The usage of PLLA across Europe and the United States for the correction of cutaneous depressions became widespread. The safety profile of PLLA has improved dramatically over recent years with increased experience in product preparation, in selection of injection area and in injection modalities. In particular a decreased risk of adverse reactions with an increased dilution was noted in several clinical trials and in the Injectable Filler Safety Study [26].

Our study has a number of limitations. Of the 272 physicians who treated patients with PLLA and agreed to participate to the study, 72 did not return notebooks but we also had no knowledge of whether a physician started a notebook but did not submit it. In addition, 34% of patients were not evaluated 2 months after the last injection. However, it is most likely that the occurrence of adverse effects would have encouraged the patient to return to the trained doctor rather than to another who was not familiar with the use of the product and did not perform the procedure.

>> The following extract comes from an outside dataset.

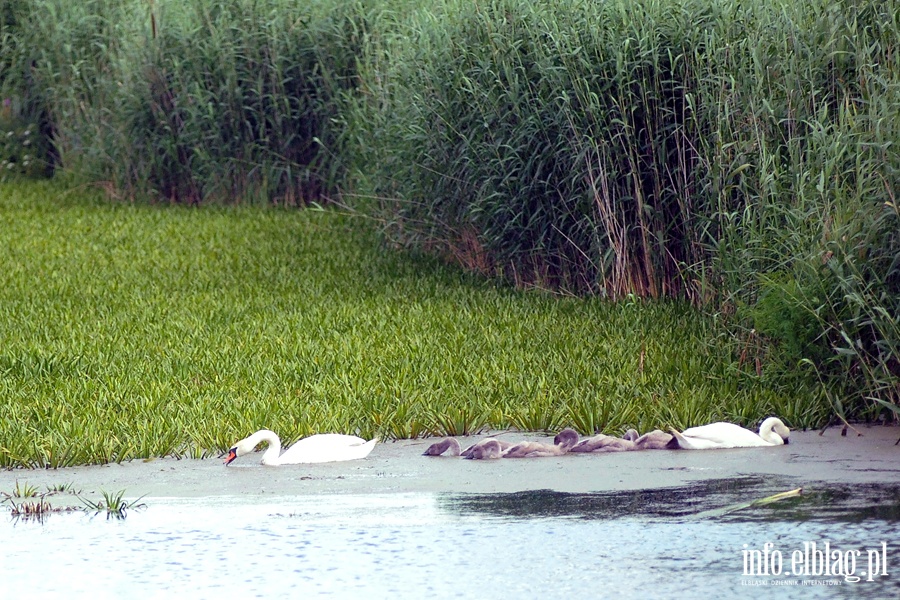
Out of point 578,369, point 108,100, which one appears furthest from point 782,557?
point 108,100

Nevertheless, the strength of this study is the large sample size, over 4,000 people treated with PLLA versus less than 100 for most other published studies and with only a small number of discontinuations for intolerable adverse effects. Furthermore, the safety of this treatment for the correction of lipoatrophy in people with HIV has been demonstrated in real life conditions.

Conclusions

This prospective, observational study examined the safety of poly-L-lactic acid for the correction of facial lipoatrophy in HIV patients. This was a large study involving more than 4,000 treatment courses, and 15,000 injection sessions of PLLA were used to treat patients with severe facial lipoatrophy. One quarter of the patients required five treatment sessions and 82% of sessions required the use of two vials of PLLA. The subjective efficacy of the treatment was reported as “satisfied” or “very satisfied” by most patients and physicians. The product was well tolerated and the incidence of immediate and non-immediate AEs was acceptable. The vast majority of AEs reported were mild and transient and immediate AEs occurred more often during the first injection session than in subsequent sessions. Nodule/induration was rare and granuloma occurred seldomly. Less than 3% of the PLLA treatments were discontinued due to an adverse event, despite the large number of injections carried out, and no new adverse events of PLLA were described. We have demonstrated in real-life conditions that, in the hands of trained physicians, treatment of ARV toxicity-induced facial lipoatrophy with poly-L-lactic acid (New Fill®) is feasible, efficient, and safe in clinical practice.